- _Given task_: Reproduce every one of the records below word for word, keeping each line and line break as it appears.

------------------------------------------------------------------------

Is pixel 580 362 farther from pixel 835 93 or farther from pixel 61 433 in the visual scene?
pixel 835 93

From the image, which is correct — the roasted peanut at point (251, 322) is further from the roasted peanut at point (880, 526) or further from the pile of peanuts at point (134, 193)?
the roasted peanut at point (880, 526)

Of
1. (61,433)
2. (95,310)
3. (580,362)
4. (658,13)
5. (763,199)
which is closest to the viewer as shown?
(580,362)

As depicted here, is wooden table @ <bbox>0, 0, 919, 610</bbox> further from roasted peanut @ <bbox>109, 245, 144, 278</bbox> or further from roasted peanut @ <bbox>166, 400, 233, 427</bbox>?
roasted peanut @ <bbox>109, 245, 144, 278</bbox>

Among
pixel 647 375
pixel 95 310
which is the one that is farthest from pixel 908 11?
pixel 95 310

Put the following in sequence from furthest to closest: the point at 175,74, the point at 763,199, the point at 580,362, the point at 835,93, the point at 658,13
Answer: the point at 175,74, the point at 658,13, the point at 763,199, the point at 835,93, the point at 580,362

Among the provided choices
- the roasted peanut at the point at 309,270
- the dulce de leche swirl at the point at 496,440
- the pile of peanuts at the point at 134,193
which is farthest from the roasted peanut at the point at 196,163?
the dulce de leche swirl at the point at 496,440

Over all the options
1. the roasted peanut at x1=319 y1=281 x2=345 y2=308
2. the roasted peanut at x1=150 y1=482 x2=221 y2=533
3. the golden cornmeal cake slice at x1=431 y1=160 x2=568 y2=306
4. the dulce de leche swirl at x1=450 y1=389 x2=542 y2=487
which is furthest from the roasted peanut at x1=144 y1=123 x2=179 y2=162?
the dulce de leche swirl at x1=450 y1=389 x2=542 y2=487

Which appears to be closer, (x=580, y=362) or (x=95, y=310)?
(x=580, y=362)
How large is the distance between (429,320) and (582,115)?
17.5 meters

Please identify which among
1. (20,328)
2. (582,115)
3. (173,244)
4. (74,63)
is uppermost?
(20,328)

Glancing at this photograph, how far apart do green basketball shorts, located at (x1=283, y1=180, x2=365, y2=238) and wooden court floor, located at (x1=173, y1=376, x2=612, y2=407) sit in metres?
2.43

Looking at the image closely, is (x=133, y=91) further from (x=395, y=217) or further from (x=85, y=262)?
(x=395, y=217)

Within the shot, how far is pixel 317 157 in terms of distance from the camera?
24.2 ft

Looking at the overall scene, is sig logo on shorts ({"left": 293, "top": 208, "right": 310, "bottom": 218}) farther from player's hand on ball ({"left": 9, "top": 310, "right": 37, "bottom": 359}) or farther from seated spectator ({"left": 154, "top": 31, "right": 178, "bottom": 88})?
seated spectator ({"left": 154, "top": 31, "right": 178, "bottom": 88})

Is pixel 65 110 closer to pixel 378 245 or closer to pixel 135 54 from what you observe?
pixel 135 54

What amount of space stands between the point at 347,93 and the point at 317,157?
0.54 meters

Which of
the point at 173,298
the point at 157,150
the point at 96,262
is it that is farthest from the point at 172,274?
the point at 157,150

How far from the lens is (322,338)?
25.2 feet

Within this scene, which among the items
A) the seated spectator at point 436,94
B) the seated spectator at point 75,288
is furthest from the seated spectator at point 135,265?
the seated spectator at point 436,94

------------------------------------------------------------------------

- _Solution to this exercise_:
Is pixel 580 362 farther from pixel 835 93 or farther from pixel 61 433 in the visual scene?
pixel 835 93

From the image, which is correct — the roasted peanut at point (251, 322) is further from the roasted peanut at point (880, 526) or further from the pile of peanuts at point (134, 193)?
the roasted peanut at point (880, 526)

Of
1. (61,433)
2. (95,310)
3. (580,362)
4. (658,13)
5. (763,199)
which is closest to the viewer as shown?
(580,362)

As depicted here, is wooden table @ <bbox>0, 0, 919, 610</bbox> further from roasted peanut @ <bbox>109, 245, 144, 278</bbox> or further from roasted peanut @ <bbox>166, 400, 233, 427</bbox>?
roasted peanut @ <bbox>109, 245, 144, 278</bbox>

Among
pixel 647 375
pixel 95 310
which is the one that is farthest from pixel 908 11?
pixel 95 310

Put the following in sequence from furthest to closest: the point at 175,74, the point at 763,199, the point at 580,362, the point at 835,93, the point at 658,13
Answer: the point at 175,74, the point at 658,13, the point at 763,199, the point at 835,93, the point at 580,362

Among the provided choices
- the roasted peanut at the point at 309,270
- the dulce de leche swirl at the point at 496,440
- the pile of peanuts at the point at 134,193
which is farthest from the roasted peanut at the point at 196,163?
the dulce de leche swirl at the point at 496,440

Over all the options
1. the roasted peanut at x1=319 y1=281 x2=345 y2=308
2. the roasted peanut at x1=150 y1=482 x2=221 y2=533
3. the golden cornmeal cake slice at x1=431 y1=160 x2=568 y2=306
4. the dulce de leche swirl at x1=450 y1=389 x2=542 y2=487
which is furthest from the roasted peanut at x1=144 y1=123 x2=179 y2=162?
the dulce de leche swirl at x1=450 y1=389 x2=542 y2=487

Which appears to be closer, (x=580, y=362) or (x=95, y=310)?
(x=580, y=362)
How large is the distance between (429,320) and (582,115)?
17.5 meters

Please identify which among
1. (20,328)
2. (582,115)
3. (173,244)
4. (74,63)
is uppermost?
(20,328)

Glancing at this photograph, how far apart do green basketball shorts, located at (x1=283, y1=180, x2=365, y2=238) and wooden court floor, located at (x1=173, y1=376, x2=612, y2=407) sit in metres?
2.43

Looking at the image closely, is (x=133, y=91) further from (x=395, y=217) or further from (x=85, y=262)?
(x=395, y=217)

Within the shot, how far is pixel 317 157 in terms of distance from the camera?
24.2 ft

Looking at the overall scene, is sig logo on shorts ({"left": 293, "top": 208, "right": 310, "bottom": 218}) farther from player's hand on ball ({"left": 9, "top": 310, "right": 37, "bottom": 359}) or farther from seated spectator ({"left": 154, "top": 31, "right": 178, "bottom": 88})?
seated spectator ({"left": 154, "top": 31, "right": 178, "bottom": 88})

Is pixel 65 110 closer to pixel 378 245 or closer to pixel 135 54 from what you observe?
pixel 135 54

What amount of space stands between the point at 347,93 and the point at 317,157?
0.54 meters

Which of
the point at 173,298
the point at 157,150
the point at 96,262
is it that is farthest from the point at 172,274?
the point at 157,150

How far from the lens is (322,338)?
25.2 feet

Within this scene, which among the items
A) the seated spectator at point 436,94
B) the seated spectator at point 75,288
is furthest from the seated spectator at point 135,265?
the seated spectator at point 436,94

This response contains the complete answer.